PASSAGE GIVEN:
========================

And now comes the grammar cop. "Police" is plural, "has" is singular.


----------



## Henry the Hermit (Jun 2, 2010)

Pedroito said:


> nop, i tried to bend it by hands, blocking and bending, it's not possible because if I d it withthe plastic handle, i bet it will crack, and without it there isn't enough "space" to put my hands on
> I'm 1m90 and not weak ^^
> 
> ANyway there is also another problem on it and in top of that it's too small for me so it's quite bad. Maybe could be enough for a total beginner/kid for a while.


Actually, this is a very bad choice for a beginner. The tubes and pouch are terrible, the wrist brace teaches bad habits, and the frame extends only about half way into the handle, which increases the possibility of breaking if too heavy tubes are fitted. The F-16 is a better choice and can be made into a quite good shooter with a bit of modification.


----------



## David D (Oct 20, 2020)

I always check the local gun and hobby show for slingshots. So far the only ones I have found are really cheap versions of this type of wrist braced wire. Really poor quality.This one looks like it might be one of those. Do what you gotta do to bend it back then, as someone else said get a better one. I have a Crossman wrist braced and the handle is riveted together as is yours probably. Drill the rivets out and disassemble the handle then bend the rod. Reassemble the handle with nuts and bolts.

========================

COLLECTED MATERIAL:

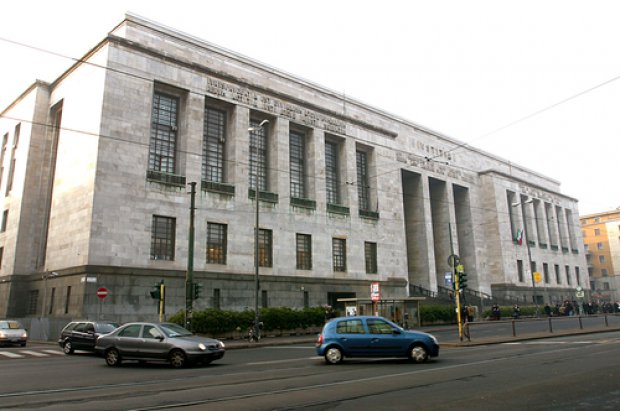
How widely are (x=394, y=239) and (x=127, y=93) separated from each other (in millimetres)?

========================

DIRECTIVE A: Please write out the part of the slingshot forum thread starting with "## Henry the" and going on through "bit of modification.".
DIRECTIVE B:
Answer these questions from the slingshot forum thread:
(i) What height does Pedroito give for himself?
(ii) Which model does Henry the Hermit name as a better choice?
(iii) What does David D say to reassemble the handle with?
DIRECTIVE C: Add a further post to the slingshot forum thread, carrying on from the last one shown.
The listing has no connection to the slingshot forum thread.

RESULT A:
## Henry the Hermit (Jun 2, 2010)

Pedroito said:


> nop, i tried to bend it by hands, blocking and bending, it's not possible because if I d it withthe plastic handle, i bet it will crack, and without it there isn't enough "space" to put my hands on
> I'm 1m90 and not weak ^^
> 
> ANyway there is also another problem on it and in top of that it's too small for me so it's quite bad. Maybe could be enough for a total beginner/kid for a while.


Actually, this is a very bad choice for a beginner. The tubes and pouch are terrible, the wrist brace teaches bad habits, and the frame extends only about half way into the handle, which increases the possibility of breaking if too heavy tubes are fitted. The F-16 is a better choice and can be made into a quite good shooter with a bit of modification.

RESULT B:
(i) 1m90
(ii) The F-16
(iii) Nuts and bolts

RESULT C:
----------



## jnjw (10 mo ago)

if you really like shooting slingshots and 40 dollars won't hurt the pocketbook,i would recommend just moving up to a modern slingshot like a simpleshot scout lt.
you can shoot through the forks and over the top.you can use more accurate flat bands and customize them for different draw weight. it fits in your pocket also and shoots whatever you want. just my 2 cents!. hard to explain how to fix something unless the person is a fix it kind a guy or the person explaining is physically there.
if you stick with that wrist rocket then i hope you have luck getting it straightened out!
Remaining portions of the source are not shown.